UI-TARS Desktop & Agent TARS: How to Install and Set Up (2026 Guide)

🟡 Beginner–Intermediate 🖥️ Type: AI Computer Agent / GUI Automation 💸 Free & Open Source (Apache-2.0) ⭐ 29.4k GitHub Stars

What is UI-TARS Desktop & Agent TARS?

UI-TARS Desktop and Agent TARS are two free, open-source AI agent tools made by ByteDance (the company behind TikTok) that let you control your computer using plain English instructions. You type what you want to do, and the AI takes over — it sees your screen, moves the mouse, clicks buttons, types text, and completes tasks on your behalf.

Think of it like hiring a virtual assistant who can actually see your screen and use any app on your computer. You say “Search Google for the latest AI news, open the first three results, and summarise each one” — and it does exactly that, step by step, by taking screenshots and using your mouse and keyboard just like a human would.

There are two products in this family, and you can use either or both:

UI-TARS Desktop — a downloadable desktop app (like any normal program) that gives the AI full control of your computer and browser. Best for beginners. Download and run, no coding needed for the basic version.
Agent TARS CLI — a command-line tool aimed at more technical users. One command to install, powerful multimodal agent with a built-in web UI, file handling, shell command execution, and MCP tool integration. Ideal for developers or power users.

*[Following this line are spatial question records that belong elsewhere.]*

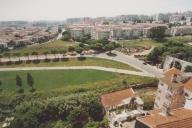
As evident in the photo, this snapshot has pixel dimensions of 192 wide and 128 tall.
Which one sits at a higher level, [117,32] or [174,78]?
[117,32]

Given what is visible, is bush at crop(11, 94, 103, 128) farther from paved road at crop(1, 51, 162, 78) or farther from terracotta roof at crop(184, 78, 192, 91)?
paved road at crop(1, 51, 162, 78)

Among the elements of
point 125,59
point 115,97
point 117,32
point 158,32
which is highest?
point 158,32

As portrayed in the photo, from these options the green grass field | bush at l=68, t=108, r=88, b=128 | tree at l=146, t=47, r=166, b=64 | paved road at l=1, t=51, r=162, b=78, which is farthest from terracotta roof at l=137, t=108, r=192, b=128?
tree at l=146, t=47, r=166, b=64

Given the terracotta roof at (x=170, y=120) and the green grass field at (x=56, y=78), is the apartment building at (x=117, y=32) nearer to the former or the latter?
the green grass field at (x=56, y=78)

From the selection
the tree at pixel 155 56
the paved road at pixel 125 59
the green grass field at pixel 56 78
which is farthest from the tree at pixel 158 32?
the green grass field at pixel 56 78

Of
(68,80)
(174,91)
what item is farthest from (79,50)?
(174,91)

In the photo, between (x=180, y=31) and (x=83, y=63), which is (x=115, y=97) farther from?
(x=180, y=31)

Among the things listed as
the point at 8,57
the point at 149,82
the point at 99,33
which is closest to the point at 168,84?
the point at 149,82

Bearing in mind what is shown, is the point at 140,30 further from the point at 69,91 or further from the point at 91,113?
the point at 91,113

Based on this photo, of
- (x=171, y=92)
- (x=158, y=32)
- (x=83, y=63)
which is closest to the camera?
(x=171, y=92)
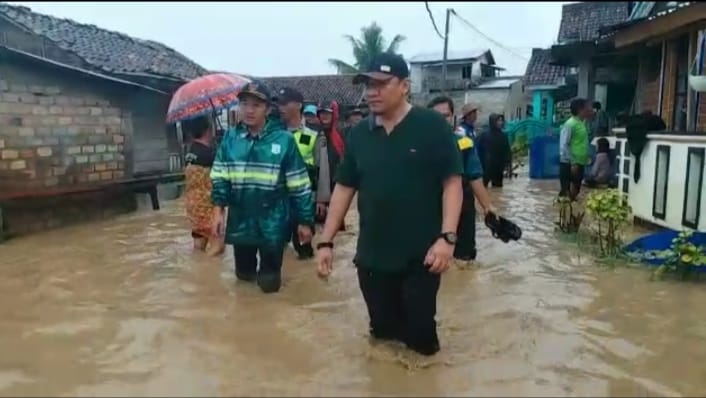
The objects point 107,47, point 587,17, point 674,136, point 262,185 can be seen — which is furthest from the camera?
point 587,17

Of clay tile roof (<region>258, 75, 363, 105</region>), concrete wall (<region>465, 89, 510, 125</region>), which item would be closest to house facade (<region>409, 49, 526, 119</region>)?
concrete wall (<region>465, 89, 510, 125</region>)

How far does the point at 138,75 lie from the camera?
1319 cm

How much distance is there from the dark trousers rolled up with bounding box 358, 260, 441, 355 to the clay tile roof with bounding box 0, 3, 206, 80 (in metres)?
11.8

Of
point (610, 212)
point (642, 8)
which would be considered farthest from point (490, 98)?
point (610, 212)

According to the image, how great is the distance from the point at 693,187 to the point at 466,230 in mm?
2315

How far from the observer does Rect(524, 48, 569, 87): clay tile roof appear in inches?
866

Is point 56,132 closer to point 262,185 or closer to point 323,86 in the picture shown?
point 262,185

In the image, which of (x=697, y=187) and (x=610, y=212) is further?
(x=697, y=187)

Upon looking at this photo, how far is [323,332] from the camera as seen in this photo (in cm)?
402

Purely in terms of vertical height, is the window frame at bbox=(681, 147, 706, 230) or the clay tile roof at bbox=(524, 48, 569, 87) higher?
the clay tile roof at bbox=(524, 48, 569, 87)

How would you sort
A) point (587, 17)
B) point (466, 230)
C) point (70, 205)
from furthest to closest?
1. point (587, 17)
2. point (70, 205)
3. point (466, 230)

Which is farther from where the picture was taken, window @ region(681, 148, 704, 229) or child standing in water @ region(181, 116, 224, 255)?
child standing in water @ region(181, 116, 224, 255)

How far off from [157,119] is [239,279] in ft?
36.2

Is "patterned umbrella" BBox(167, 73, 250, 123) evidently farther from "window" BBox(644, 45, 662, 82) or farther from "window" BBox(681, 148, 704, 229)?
"window" BBox(644, 45, 662, 82)
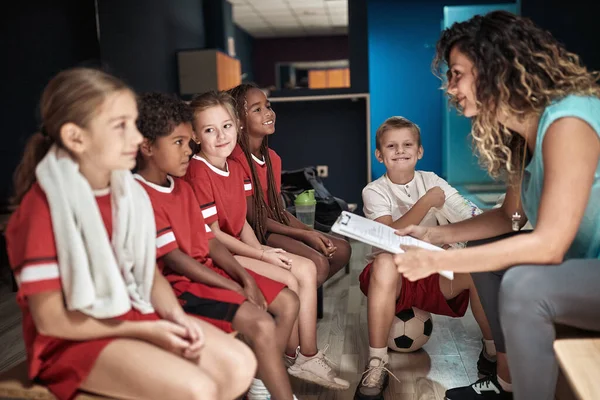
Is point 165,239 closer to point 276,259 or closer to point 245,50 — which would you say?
point 276,259

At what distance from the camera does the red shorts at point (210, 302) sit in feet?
4.50

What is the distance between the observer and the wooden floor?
6.19ft

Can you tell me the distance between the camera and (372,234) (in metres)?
1.44

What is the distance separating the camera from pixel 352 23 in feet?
15.5

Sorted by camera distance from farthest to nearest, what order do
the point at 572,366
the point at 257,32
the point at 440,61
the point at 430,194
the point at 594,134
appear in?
1. the point at 257,32
2. the point at 430,194
3. the point at 440,61
4. the point at 594,134
5. the point at 572,366

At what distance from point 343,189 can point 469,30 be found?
3.62m

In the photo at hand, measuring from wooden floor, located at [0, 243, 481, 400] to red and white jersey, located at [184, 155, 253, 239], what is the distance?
1.94 ft

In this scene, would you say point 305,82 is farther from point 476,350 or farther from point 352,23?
point 476,350

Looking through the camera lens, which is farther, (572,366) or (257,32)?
(257,32)

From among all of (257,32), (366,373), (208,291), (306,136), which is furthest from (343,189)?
(257,32)

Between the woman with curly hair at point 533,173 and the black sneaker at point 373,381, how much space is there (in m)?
0.51

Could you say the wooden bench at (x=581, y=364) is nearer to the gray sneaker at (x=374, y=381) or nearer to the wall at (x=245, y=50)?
the gray sneaker at (x=374, y=381)

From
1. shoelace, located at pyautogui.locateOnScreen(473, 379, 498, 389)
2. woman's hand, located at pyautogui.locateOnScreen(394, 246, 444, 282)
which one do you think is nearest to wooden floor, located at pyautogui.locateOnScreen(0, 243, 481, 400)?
shoelace, located at pyautogui.locateOnScreen(473, 379, 498, 389)

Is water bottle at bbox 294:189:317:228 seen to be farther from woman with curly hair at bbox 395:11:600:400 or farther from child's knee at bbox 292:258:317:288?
woman with curly hair at bbox 395:11:600:400
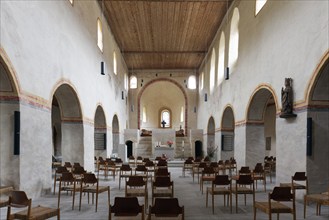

Both are built on the UI-TARS model — a vision-language AI that “sees” your screen visually (through screenshots) rather than by reading code. This means it can automate any app or website, even ones that have no public API or automation support.

Who is it for?

People who want to automate repetitive computer tasks — copy-pasting data between apps, filling forms, sorting files, searching the web — without writing any code
Content creators and marketers who want to automate research, screenshot-gathering, or repetitive browser tasks
Business users and office workers who spend time on the same workflows every day and want an AI to handle them
Developers and AI builders who want a powerful open-source agent framework to build or experiment with GUI automation
Researchers interested in how AI agents interact with computer interfaces — UI-TARS is a state-of-the-art research model as well as a practical tool
Anyone who’s tried Operator (OpenAI) or Claude Computer Use and wants a free, self-hosted, open-source alternative
Privacy-conscious users who want an AI that runs locally on their machine without sending screen data to a cloud service

What makes it special?

It sees your screen like a human does — doesn’t use code inspection or browser APIs. It takes screenshots and understands what’s visible, so it works on any app, any website, any software — even proprietary tools with no automation support
Made by ByteDance, one of the world’s top AI labs — the UI-TARS model is a serious research project, not a hobby tool. UI-TARS-2 (September 2025) reached roughly 60% of human-level performance in complex game environments — a meaningful benchmark for real-world automation
Two ways to use it — a beginner-friendly desktop app (UI-TARS Desktop) and a powerful command-line tool (Agent TARS CLI), so you can start simple and level up as you need more
Works on Windows and Mac — the desktop app is cross-platform with native installers for both operating systems
Bring your own AI model — connects to Claude, GPT-4, the UI-TARS model on Hugging Face, or any compatible model. You choose what AI brain runs it
Agent TARS CLI is one command away — no cloning, no building. Just npx @agent-tars/cli@latest and it launches with a full web UI in your browser
MCP tool integration — Agent TARS supports MCP (Model Context Protocol) servers so you can connect it to external services like file systems, databases, and APIs
Built-in sandbox mode — Agent TARS CLI v0.3.0 includes an isolated sandbox environment so the agent can execute code safely without touching your main system
Real-time visual feedback — as it works, you can watch it take screenshots and see exactly what it’s doing and why
29,400+ GitHub stars and actively maintained — one of the fastest-growing open-source agent projects, with regular major releases

Requirements before you start

For UI-TARS Desktop (the easy desktop app)

Windows 10/11 or macOS 12+ — the app has native installers for both
4 GB RAM minimum (8 GB recommended)
An AI model API key — you need at least one of these to power the agent’s brain:
- Anthropic Claude — get a key at console.anthropic.com
- OpenAI GPT — get a key at platform.openai.com
- UI-TARS model on Hugging Face — the purpose-built model, free to self-host (requires a GPU)
A web browser installed — Chrome is best for browser automation tasks

For Agent TARS CLI (the command-line tool)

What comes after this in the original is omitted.